The streets of downtown Juneau looked the same as usual Saturday night, despite the city’s anti-camping ordinance going into effect.
The ordinance, which rules that those sleeping or camping in the doorways of downtown businesses, is to be enforced between midnight and 7 a.m. The doorways were largely empty Saturday night and early Sunday morning.
Juneau Police Department Lt. David Campbell said Monday that there were no incidents during that stretch Sunday morning, that an officer reported no violations when he drove through downtown at 3:30 a.m. Campbell said he doesn’t work nights anymore, and wasn’t sure what to expect this weekend.
“I was under the impression that the camping was occurring every night,” Campbell said Monday via email. “I was pleasantly surprised when the sergeant reported no violations.”
During the winter, downtown doorways were occupied more often, with winds whipping through the streets. Austin Davis, a local butcher who spends many nights on the streets with the homeless, said most people had nowhere to go in the winter and needed a place to get out of the elements.
Now, there are more options for those on the street. Thane Campground, a city-owned area about a mile and a half south of town, was opened Saturday as a place for homeless to go. The campground usually opens around this time every year, and part of the reason for the ordinance going into effect now instead of earlier was for it to coincide with the campground opening.
An hour before sunset Saturday, the campground stood completely empty, save for one can of Campbell’s Chicken Noodle Soup slowly heating over a fire that had clearly been left for quite some time. An hour after sunset, the campground was still empty. The soup was still there.
The campground usually fills in when the summer comes, more as a place for people to live than to spend a weekend camping for fun. Davis, with others at Marine Park on Saturday night, scoffed at the idea of the campground providing effective help.
“Thane Campground,” Davis said, “who’s got time to walk an hour out Thane?”
The issues of homelessness and addiction have been hot-button issues in Juneau lately. According to a Point in Time count — a survey where volunteers drive around town and count homeless individuals — run by the Alaska Coalition on Housing this January counted 59 people without shelter. This was an increase from 51 people without shelter from the 2016 study.
A small conglomeration of people gathered in Marine Park on Saturday night. Some were sleeping on the concrete, some were sleeping on the benches. Others sat back in a dark corner of the park, chatting and occasionally passing a bottle around. Further south in the park, near the downtown parking garage, a tent was set up.

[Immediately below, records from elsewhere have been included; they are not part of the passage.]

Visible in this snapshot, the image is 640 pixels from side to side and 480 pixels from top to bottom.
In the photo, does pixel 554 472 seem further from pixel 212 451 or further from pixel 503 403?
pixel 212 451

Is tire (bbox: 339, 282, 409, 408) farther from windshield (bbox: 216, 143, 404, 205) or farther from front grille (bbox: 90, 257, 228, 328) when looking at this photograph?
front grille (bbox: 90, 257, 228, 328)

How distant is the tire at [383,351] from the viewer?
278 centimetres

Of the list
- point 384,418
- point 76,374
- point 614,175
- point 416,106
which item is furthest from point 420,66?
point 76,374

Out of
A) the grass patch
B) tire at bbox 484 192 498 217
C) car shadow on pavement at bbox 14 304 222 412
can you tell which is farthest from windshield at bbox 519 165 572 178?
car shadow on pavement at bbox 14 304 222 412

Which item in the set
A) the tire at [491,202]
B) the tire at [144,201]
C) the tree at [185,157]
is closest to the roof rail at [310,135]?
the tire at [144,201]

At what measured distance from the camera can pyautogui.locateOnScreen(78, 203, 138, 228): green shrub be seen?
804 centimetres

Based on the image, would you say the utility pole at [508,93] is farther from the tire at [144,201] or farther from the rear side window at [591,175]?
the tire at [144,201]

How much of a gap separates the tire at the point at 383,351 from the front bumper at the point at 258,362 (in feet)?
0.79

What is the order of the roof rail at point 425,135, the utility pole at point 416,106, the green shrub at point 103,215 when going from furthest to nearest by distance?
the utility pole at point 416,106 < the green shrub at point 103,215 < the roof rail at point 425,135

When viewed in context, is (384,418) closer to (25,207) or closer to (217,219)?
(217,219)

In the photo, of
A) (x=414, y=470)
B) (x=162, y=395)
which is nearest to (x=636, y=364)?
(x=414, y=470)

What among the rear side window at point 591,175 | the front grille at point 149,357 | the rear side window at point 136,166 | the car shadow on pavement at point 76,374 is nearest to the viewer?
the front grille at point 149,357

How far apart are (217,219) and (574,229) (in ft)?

The only person sleeping in a doorway on South Franklin Street on Saturday night was escorted away just after 10 p.m., but not by law enforcement. Rainforest Recovery Center EMT Clint Talley drove up to the curb and walked up to the man, who lay in the entryway to Shirt Off My Back, a chain apparel shop.
Rainforest Recovery, which runs both a rehabilitation center for drug and alcohol addicts, also operates a small sleep-off center. This sleep-off center houses inebriates who are turned away from shelters such as the Glory Hole that turn away people if they’re intoxicated. At night, a van goes around town and EMTs such as Talley load inebriates into the van and take them away.
The sleep-off center only houses five people at a time, so Talley and his co-workers have to be fairly selective. Talley had the man at Shirt Off My Back blow into a breathalyzer, even as the man insisted multiple times that he was fine. Talley read the meter on the breathalyzer that was over 0.30 percent (more than three times the legal limit).
Talley loaded the man into the van, and the only evidence of the man having been there was a brown paper bag tipped on its side, spilling chocolate chip cookies onto the sidewalk. After he had loaded the man in his van, Talley spoke for a moment about the city’s ordinance.
“I’m not a big fan of the homeless ordinance, personally,” Talley said, “because I think they’re just criminalizing homelessness and a part of the population that can’t afford to pay the fines and don’t really have a lot of options to begin with.”
Through the first weekend of the ordinance being in effect, however, it had not yielded any citations or arrests. Whether it will be at Thane Campground, Marine Park or elsewhere, those on the streets will find places to sleep and live, Davis said.
“They’re not teaching anybody any lessons,” Davis said, “as far as I’m concerned.”